If more-conservative measures don't help, your doctor may suggest surgery, such as:
- Synovium removal (synovectomy). Rheumatoid arthritis causes the joint capsule's lining, called the synovium, to swell — particularly in the wrists, hands and fingers. Removing the synovium may slow joint deterioration.
- Joint replacement. This procedure removes your damaged joint and replaces it with an artificial one. Joints most commonly replaced are hips and knees.
- Joint fusion. This procedure is more often used for smaller joints, such as those in the wrist, ankle and fingers. It removes the ends of the two bones in the joint and then locks those ends together until they heal into one rigid unit.
Looking After Yourself
- Weight loss. If you're obese, losing weight will reduce the stress on your weight-bearing joints. This may increase your mobility and limit future joint injury.

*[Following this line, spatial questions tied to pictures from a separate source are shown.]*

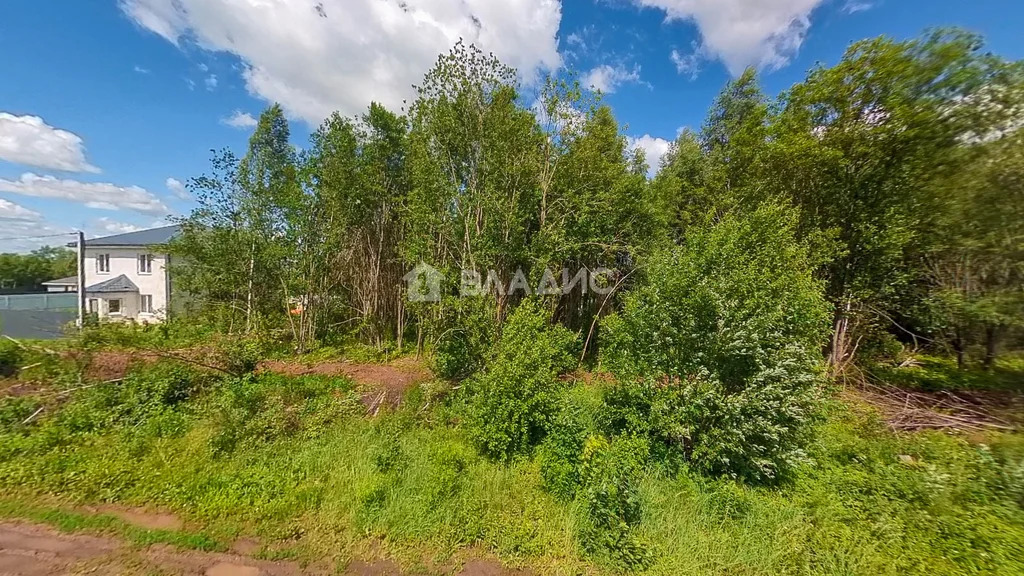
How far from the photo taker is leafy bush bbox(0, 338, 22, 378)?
272 inches

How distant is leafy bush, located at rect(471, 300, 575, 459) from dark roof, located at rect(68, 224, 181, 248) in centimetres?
2342

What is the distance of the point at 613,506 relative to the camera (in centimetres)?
361

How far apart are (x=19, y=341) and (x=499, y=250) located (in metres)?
11.1

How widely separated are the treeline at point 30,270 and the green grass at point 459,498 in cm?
5563

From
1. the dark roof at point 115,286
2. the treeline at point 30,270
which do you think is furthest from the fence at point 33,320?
the treeline at point 30,270

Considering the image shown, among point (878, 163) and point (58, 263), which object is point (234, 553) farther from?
point (58, 263)

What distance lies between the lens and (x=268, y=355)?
35.4 feet

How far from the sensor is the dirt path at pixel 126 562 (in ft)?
9.88

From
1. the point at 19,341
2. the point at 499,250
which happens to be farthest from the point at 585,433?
the point at 19,341

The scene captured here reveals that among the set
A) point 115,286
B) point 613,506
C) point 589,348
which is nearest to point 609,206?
point 589,348

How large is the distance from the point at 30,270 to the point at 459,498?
70554 millimetres

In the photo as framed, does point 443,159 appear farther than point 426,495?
Yes

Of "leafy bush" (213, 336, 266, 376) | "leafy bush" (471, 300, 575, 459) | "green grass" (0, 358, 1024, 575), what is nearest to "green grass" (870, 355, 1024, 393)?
"green grass" (0, 358, 1024, 575)

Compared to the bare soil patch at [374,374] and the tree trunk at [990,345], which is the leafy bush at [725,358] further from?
the tree trunk at [990,345]
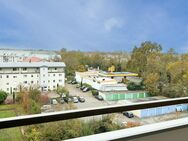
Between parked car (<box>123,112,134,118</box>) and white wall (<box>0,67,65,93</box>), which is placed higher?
white wall (<box>0,67,65,93</box>)

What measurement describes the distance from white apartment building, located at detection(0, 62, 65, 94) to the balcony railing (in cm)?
16

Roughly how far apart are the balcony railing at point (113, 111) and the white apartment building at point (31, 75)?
0.16 meters

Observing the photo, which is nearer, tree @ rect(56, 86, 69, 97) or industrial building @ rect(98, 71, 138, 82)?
tree @ rect(56, 86, 69, 97)

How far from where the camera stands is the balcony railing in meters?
1.22

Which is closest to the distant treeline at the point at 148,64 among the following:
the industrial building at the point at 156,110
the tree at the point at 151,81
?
the tree at the point at 151,81

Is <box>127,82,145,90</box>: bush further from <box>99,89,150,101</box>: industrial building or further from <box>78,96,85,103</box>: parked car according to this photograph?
<box>78,96,85,103</box>: parked car

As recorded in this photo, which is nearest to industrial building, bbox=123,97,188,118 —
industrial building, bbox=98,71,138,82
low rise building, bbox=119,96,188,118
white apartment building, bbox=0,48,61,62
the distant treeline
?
low rise building, bbox=119,96,188,118

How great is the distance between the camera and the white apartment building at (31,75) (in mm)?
1211

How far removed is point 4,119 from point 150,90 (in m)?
0.99

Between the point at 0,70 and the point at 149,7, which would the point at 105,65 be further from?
the point at 0,70

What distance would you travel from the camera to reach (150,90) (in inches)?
64.3

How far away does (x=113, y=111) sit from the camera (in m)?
1.56

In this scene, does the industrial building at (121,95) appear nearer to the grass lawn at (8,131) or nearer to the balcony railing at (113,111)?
the balcony railing at (113,111)

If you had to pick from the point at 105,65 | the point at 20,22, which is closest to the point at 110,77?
the point at 105,65
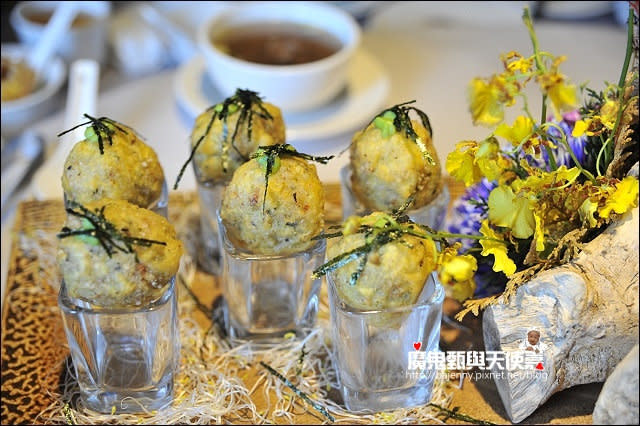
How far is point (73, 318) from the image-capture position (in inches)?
41.7

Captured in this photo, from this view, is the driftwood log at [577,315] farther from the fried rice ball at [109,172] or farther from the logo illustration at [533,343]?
the fried rice ball at [109,172]

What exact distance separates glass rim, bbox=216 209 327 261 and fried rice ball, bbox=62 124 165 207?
16 centimetres

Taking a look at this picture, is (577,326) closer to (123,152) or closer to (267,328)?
(267,328)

- Exercise. Regular exercise can help keep your joints flexible. Swimming or water aerobics is often a good choice because the buoyancy of the water reduces stress on weight-bearing joints.
- Heat and cold. Heating pads or ice packs may help relieve arthritis pain.
- Assistive devices. Using canes, walkers, raised toilet seats and other assistive devices can help protect your joints and improve your ability to perform daily tasks.
Many people use alternative remedies for arthritis, but there is little reliable evidence to support the use of many of these products. Some alternative remedies appear to reduce the symptoms of some types of arthritis but not others. The most promising alternative remedies for arthritis include:
- Glucosamine. Although study results have been mixed, many experts now recommend this nutritional supplement as a first-line treatment for osteoarthritis.
- Acupuncture. This therapy uses fine needles inserted at specific points on the skin to reduce many types of pain, including that caused by some types of arthritis.
- Transcutaneous electrical nerve stimulation (TENS). Using a small device that produces mild electrical pulses, TENS therapy stimulates nerves near the aching joint and may interfere with the transmission of pain signals to the brain.
Coping and support
The pain and disability associated with arthritis can be frustrating and depressing. In many cases, it may help to talk about your feelings with people who are facing the same problems.
While there is no proven way to prevent arthritis, maintaining a healthy weight and exercising regularly may help reduce your risk.